Ironically as mainstream media started to embrace LGBT characters and start showing them in a wider range of settings and environments, some within the LGBT community protested this as assimilation. That LGBT culture was being destroyed by attempts to remove focus from the fact someone is LGBT and place them in a role where that aspect of their life would feature to a minor extent but beyond that the character was "normal" - I hate that word but it's the only word I can think of to describe this mentality.
The middle-ground I would like to see here is for both to grow in tandem but it seems as one grows the other shrinks. What once inspired me, watching LGBT themed movies depicting LGBT characters' lives now bores me as it becomes generic. Some of the LGBT movies which were the most outstanding for me ended up being serialised, for some, sequels were written, some became trilogies. One in particular annoyed me, called Bear City, which depicted an LGBT love story that centred around the Bear community and the idea that you don't have to be a twink to find love if you are gay - this promoted a very positive message but not content with letting the work stand on its own, it was made into a trilogy and to be quite blunt the second and third instalment were shit. Which made me feel like the only reason it was extended into a trilogy was not to spread a message but to cash in on the modest success of the first movie.

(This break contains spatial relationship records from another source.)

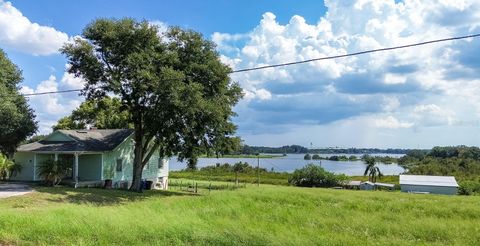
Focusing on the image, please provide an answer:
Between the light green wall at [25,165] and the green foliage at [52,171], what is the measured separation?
3230mm

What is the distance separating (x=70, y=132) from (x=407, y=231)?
3072cm

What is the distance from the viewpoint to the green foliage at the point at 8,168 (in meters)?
35.4

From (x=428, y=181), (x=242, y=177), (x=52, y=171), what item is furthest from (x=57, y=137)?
(x=428, y=181)

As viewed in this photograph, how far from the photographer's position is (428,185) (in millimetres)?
61375

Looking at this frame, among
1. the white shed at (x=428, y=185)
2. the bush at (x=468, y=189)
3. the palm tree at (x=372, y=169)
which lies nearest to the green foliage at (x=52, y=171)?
the white shed at (x=428, y=185)

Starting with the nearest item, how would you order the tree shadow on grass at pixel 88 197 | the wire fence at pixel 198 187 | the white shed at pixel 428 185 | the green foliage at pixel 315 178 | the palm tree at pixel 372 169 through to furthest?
the tree shadow on grass at pixel 88 197 → the wire fence at pixel 198 187 → the white shed at pixel 428 185 → the green foliage at pixel 315 178 → the palm tree at pixel 372 169

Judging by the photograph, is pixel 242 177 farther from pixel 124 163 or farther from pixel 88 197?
pixel 88 197

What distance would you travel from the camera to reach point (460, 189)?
63500mm

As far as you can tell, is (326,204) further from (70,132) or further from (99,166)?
(70,132)

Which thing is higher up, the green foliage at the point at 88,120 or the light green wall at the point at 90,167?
the green foliage at the point at 88,120

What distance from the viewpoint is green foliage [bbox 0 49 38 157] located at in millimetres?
37438

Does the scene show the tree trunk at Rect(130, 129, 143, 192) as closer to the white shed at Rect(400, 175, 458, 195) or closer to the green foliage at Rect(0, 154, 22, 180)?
the green foliage at Rect(0, 154, 22, 180)

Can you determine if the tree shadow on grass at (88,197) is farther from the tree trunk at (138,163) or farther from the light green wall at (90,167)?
the light green wall at (90,167)

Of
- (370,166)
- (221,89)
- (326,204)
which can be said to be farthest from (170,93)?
(370,166)
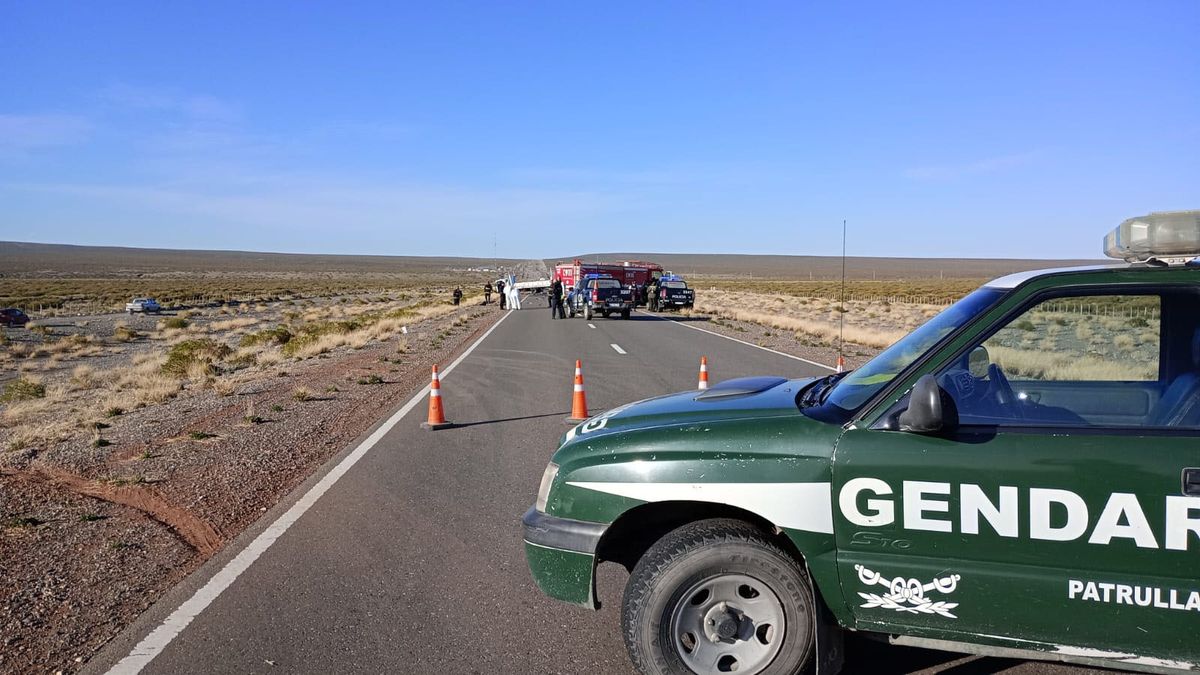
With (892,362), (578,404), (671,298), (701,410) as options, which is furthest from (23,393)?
(671,298)

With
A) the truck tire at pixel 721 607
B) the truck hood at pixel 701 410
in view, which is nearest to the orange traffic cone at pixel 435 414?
the truck hood at pixel 701 410

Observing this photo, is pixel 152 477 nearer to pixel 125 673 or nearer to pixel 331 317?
pixel 125 673

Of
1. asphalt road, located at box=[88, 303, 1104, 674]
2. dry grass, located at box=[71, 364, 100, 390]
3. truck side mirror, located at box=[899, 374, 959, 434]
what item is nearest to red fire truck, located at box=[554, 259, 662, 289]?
dry grass, located at box=[71, 364, 100, 390]

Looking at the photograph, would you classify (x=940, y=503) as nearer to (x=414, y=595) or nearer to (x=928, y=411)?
(x=928, y=411)

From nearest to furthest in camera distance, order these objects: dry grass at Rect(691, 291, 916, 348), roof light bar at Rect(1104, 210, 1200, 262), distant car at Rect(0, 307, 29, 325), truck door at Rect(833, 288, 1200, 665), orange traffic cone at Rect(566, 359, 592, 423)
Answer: truck door at Rect(833, 288, 1200, 665) < roof light bar at Rect(1104, 210, 1200, 262) < orange traffic cone at Rect(566, 359, 592, 423) < dry grass at Rect(691, 291, 916, 348) < distant car at Rect(0, 307, 29, 325)

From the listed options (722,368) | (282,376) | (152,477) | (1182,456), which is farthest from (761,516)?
(282,376)

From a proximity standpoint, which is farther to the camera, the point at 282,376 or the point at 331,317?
the point at 331,317

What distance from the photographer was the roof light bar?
351cm

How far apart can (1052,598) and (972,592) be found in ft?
0.92

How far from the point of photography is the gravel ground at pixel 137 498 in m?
5.05

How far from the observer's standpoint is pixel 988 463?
3.46m

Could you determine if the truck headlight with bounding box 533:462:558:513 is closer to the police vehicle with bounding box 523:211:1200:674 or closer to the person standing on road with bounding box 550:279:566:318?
the police vehicle with bounding box 523:211:1200:674

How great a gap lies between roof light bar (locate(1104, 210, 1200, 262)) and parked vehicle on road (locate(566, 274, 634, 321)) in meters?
34.5

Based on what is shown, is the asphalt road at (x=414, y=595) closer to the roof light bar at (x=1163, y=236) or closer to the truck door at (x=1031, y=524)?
the truck door at (x=1031, y=524)
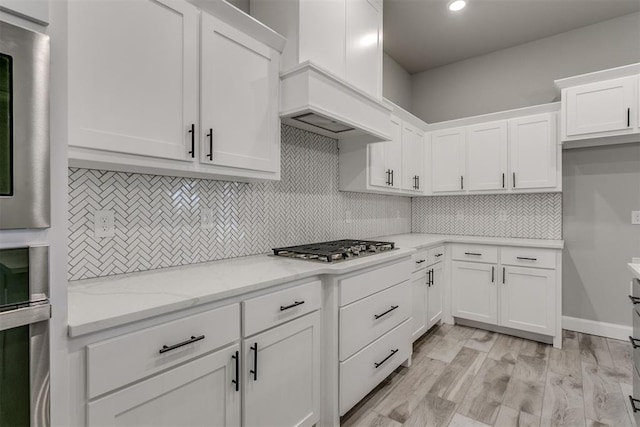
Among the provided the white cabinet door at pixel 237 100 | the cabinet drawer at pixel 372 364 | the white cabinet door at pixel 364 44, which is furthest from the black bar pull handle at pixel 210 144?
the cabinet drawer at pixel 372 364

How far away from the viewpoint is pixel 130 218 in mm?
1602

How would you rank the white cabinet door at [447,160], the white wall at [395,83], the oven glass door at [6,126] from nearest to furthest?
the oven glass door at [6,126]
the white cabinet door at [447,160]
the white wall at [395,83]

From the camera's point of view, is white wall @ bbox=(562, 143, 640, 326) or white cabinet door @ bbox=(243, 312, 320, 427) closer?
white cabinet door @ bbox=(243, 312, 320, 427)

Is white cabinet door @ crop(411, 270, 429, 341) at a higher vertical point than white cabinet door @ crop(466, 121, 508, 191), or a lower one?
lower

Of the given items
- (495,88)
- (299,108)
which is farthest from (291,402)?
(495,88)

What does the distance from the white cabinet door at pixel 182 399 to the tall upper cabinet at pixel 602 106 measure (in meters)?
3.38

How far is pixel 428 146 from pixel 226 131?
9.45ft

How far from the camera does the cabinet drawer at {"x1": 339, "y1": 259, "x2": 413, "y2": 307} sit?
6.12 feet

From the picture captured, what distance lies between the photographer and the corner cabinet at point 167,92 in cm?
123

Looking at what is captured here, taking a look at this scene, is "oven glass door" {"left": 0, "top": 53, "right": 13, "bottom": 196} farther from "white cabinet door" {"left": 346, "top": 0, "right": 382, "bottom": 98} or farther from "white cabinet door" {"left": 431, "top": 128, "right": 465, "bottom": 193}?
"white cabinet door" {"left": 431, "top": 128, "right": 465, "bottom": 193}

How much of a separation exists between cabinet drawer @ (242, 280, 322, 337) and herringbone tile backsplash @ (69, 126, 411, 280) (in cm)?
64

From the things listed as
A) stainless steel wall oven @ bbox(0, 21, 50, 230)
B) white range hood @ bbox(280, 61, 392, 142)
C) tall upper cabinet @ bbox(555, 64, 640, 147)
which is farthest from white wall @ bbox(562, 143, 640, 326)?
stainless steel wall oven @ bbox(0, 21, 50, 230)

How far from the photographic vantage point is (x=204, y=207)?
6.29ft

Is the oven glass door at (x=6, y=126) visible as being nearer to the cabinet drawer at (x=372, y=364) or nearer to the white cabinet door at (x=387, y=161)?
the cabinet drawer at (x=372, y=364)
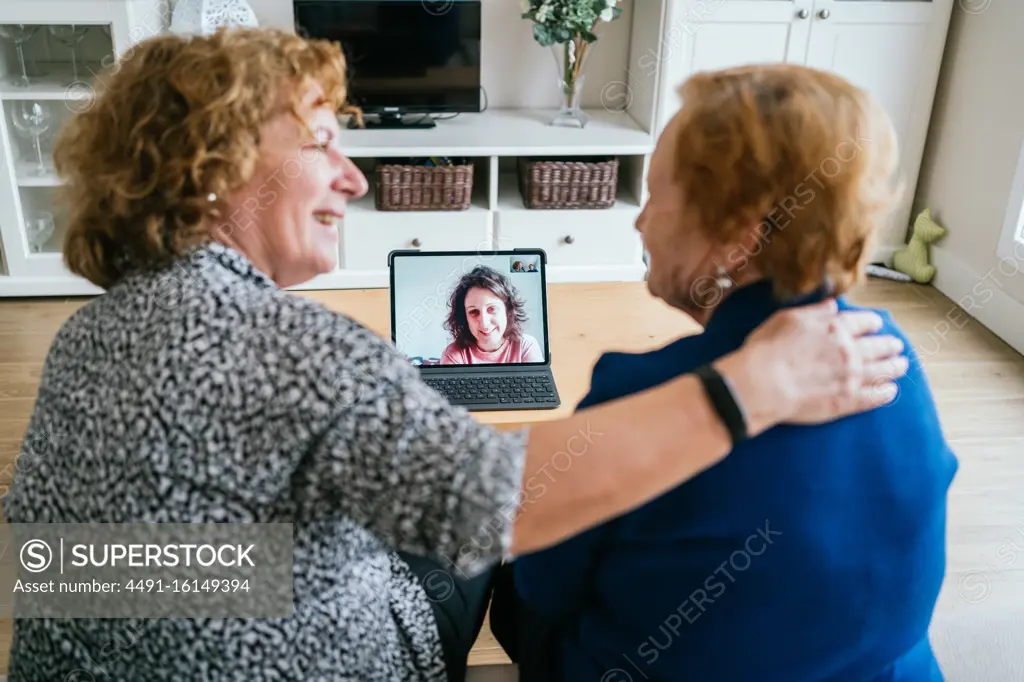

This is the problem I have with the direction LGBT movies are moving - they're not movies made to represent the LGBT community they are movies made for the LGBT community to consume. It's not about community it's about commerce. It's not done out of necessity through Indie studios because mainstream media won't produce it, instead it's done to specifically market a production to the LGBT community. This is essentially equivalent to a small forum online centred around a community moving from a place for people to engage, to being one loaded with advertisements directed at the members interests. We are no longer a community to this industry we are a commodity.